TEXT EXCERPT:
::::::::::
April 10 was Siblings Day. The premise is, we only have our mothers and fathers for some of our lives but we have our siblings for much longer. Sometimes, for life.
Sibling relationships take many forms, and these relationships have always fascinated me, an only child who is mother to an only child. My husband, however, has several siblings, one of whom has autism. And, we together (for I partner with him in this, as in other aspects of our 36 odd years of marriage, although sometimes I wish I didn't have to) we have other aspects added to the special sibling relationship.
There is a man who has done a lot for siblings who have siblings with special needs - whether they are young children, teens, or adults. That man is Don Meyer and I can not praise him enough. Don has given voice to the "special sibs", through SibShops, through SibNet, through writing his books, from interviewing people in that life, to making their voices known. Nor can I say enough about the Sibling Support Project and encourage anyone shopping through Amazon to enter through their portal.
I respect anyone who founds and successfully runs a support organization, because I know how hard it is from personal experience. I am as introverted as they come, and my attempt did not succeed. Of course this is long before I had heard about Don.
::::::::::
(Entries drawn from a collection)
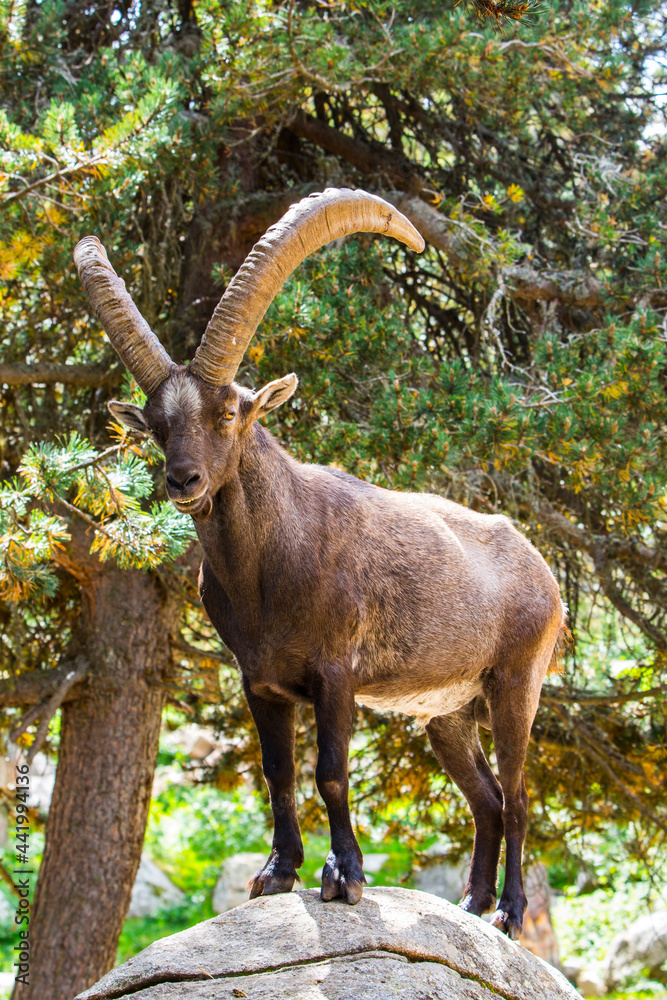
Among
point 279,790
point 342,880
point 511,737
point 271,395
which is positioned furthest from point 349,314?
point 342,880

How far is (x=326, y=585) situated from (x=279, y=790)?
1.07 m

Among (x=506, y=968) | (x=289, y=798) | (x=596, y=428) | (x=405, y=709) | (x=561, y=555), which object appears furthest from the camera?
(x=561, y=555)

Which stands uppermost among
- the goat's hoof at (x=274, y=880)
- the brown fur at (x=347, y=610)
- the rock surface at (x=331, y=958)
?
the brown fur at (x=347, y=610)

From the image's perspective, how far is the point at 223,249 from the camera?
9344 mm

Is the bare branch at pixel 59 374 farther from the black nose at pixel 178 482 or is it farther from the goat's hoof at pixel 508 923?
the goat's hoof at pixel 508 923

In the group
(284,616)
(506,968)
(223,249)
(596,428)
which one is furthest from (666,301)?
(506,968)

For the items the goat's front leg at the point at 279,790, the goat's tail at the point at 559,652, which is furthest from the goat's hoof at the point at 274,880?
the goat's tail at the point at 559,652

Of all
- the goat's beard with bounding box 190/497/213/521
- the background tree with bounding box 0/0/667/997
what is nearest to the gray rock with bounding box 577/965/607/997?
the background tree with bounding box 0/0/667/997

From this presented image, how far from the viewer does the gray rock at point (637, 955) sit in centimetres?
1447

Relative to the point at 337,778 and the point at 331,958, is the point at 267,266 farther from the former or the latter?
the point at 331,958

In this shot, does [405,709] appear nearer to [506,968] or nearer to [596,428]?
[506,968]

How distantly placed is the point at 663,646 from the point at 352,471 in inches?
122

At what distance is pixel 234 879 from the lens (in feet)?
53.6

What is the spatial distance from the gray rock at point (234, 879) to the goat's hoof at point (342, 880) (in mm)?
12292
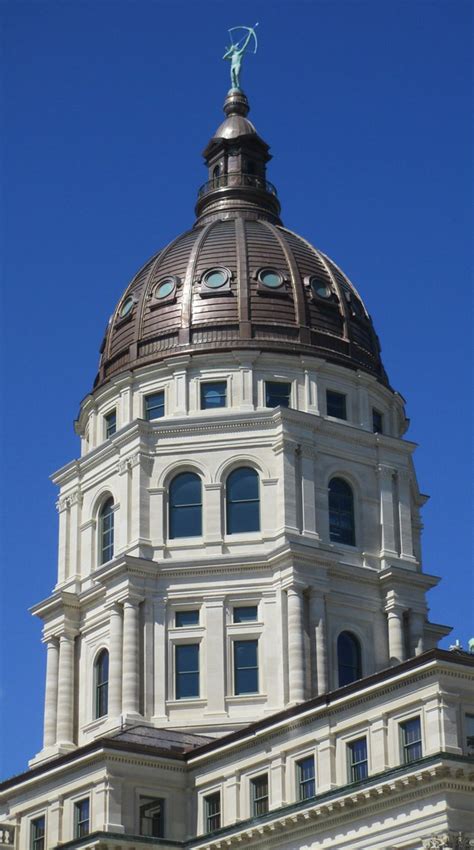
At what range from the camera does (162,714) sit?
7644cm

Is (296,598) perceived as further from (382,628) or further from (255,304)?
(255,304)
::::::::::
TASK LIST:
a) Answer these questions about the Siblings Day piece, one line per answer, labeled (i), (ii), (iii).
(i) On what date was Siblings Day?
(ii) About how many years of marriage does the writer mention?
(iii) Whom does the writer credit with giving voice to the "special sibs"?
b) Report every line of the entries that contains the word "rock".
The Siblings Day piece and the entries are unrelated material.

EXPECTED OUTPUTS:
a)
(i) April 10
(ii) 36 odd years
(iii) Don Meyer

b)
- the rock surface at (x=331, y=958)
what is nearest to the gray rock with bounding box 577/965/607/997?
From this presented image, how far from the viewer does the gray rock at point (637, 955) sit in centimetres?
What is the spatial distance from the gray rock at point (234, 879) to the goat's hoof at point (342, 880) (in mm)?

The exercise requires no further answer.